Records of spatial reasoning questions:
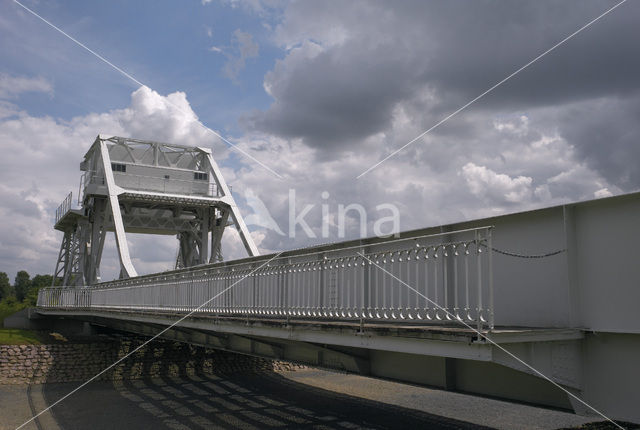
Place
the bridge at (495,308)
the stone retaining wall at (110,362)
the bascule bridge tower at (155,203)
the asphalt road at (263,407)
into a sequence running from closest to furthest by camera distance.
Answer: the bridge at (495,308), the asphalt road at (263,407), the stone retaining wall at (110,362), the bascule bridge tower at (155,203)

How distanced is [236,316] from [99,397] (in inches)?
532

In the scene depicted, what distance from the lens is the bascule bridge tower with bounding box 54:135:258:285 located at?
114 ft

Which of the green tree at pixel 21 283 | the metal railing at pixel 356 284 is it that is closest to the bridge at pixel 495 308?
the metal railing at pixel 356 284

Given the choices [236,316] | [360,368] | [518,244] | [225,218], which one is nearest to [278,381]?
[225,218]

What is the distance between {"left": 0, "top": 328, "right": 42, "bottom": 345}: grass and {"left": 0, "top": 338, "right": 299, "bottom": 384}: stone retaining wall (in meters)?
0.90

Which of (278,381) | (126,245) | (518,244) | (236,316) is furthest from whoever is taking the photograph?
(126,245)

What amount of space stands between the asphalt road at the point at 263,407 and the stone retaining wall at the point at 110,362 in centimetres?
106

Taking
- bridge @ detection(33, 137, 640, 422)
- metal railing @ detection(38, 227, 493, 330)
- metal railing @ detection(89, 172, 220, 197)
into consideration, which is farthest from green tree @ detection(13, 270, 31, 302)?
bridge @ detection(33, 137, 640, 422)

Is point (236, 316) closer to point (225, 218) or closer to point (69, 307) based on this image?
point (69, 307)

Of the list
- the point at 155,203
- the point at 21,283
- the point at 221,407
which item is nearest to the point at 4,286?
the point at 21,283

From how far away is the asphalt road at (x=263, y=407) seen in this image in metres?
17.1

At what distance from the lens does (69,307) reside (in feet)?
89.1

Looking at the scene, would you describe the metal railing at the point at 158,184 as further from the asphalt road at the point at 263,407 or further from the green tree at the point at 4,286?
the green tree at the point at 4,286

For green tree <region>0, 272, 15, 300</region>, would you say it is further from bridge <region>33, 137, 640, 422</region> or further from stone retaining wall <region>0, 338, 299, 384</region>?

WORK TO BE COMPLETED: Repeat every item above word for word, but omit the pictures.

RESPONSE TO THE TASK:
Place
the bridge at (495,308)
the stone retaining wall at (110,362)
the bascule bridge tower at (155,203)
the asphalt road at (263,407)
into a sequence running from closest to furthest by camera distance.
Answer: the bridge at (495,308), the asphalt road at (263,407), the stone retaining wall at (110,362), the bascule bridge tower at (155,203)

How distanced is [236,316] from [99,397] (in inches)?
532

In the scene depicted, what distance from the lens is the bascule bridge tower with bounding box 54:135:258:285 located at?
114 ft

Which of the green tree at pixel 21 283 | the metal railing at pixel 356 284 is it that is closest to the bridge at pixel 495 308?
the metal railing at pixel 356 284

Given the choices [236,316] | [360,368] | [518,244] | [225,218], which one is nearest to [278,381]?
[225,218]

What is the distance between {"left": 0, "top": 328, "right": 42, "bottom": 345}: grass and {"left": 0, "top": 338, "right": 299, "bottom": 384}: stone retaining wall (in meters)?
0.90

Which of (278,381) | (126,245) | (518,244) | (236,316) is furthest from whoever is taking the photograph?
(126,245)

What amount of space stands between the asphalt road at the point at 263,407 and the stone retaining wall at the point at 110,362 in centimetres?
106

Taking
- bridge @ detection(33, 137, 640, 422)
- metal railing @ detection(38, 227, 493, 330)
- metal railing @ detection(89, 172, 220, 197)
into consideration, which is farthest from green tree @ detection(13, 270, 31, 302)?
bridge @ detection(33, 137, 640, 422)

Is point (236, 316) closer to point (225, 218) or closer to point (69, 307) based on this image?
point (69, 307)

Of the list
- the point at 155,203
- the point at 21,283
- the point at 221,407
which item is nearest to the point at 4,286?
the point at 21,283

From how far away is the asphalt road at (x=263, y=407) seen in this image in metres?
17.1

At what distance from the lens does (69,307) reside (in feet)?
89.1

Looking at the scene, would you describe the metal railing at the point at 158,184 as further from the asphalt road at the point at 263,407 or further from the green tree at the point at 4,286?
the green tree at the point at 4,286

For green tree <region>0, 272, 15, 300</region>, would you say it is further from bridge <region>33, 137, 640, 422</region> or further from stone retaining wall <region>0, 338, 299, 384</region>?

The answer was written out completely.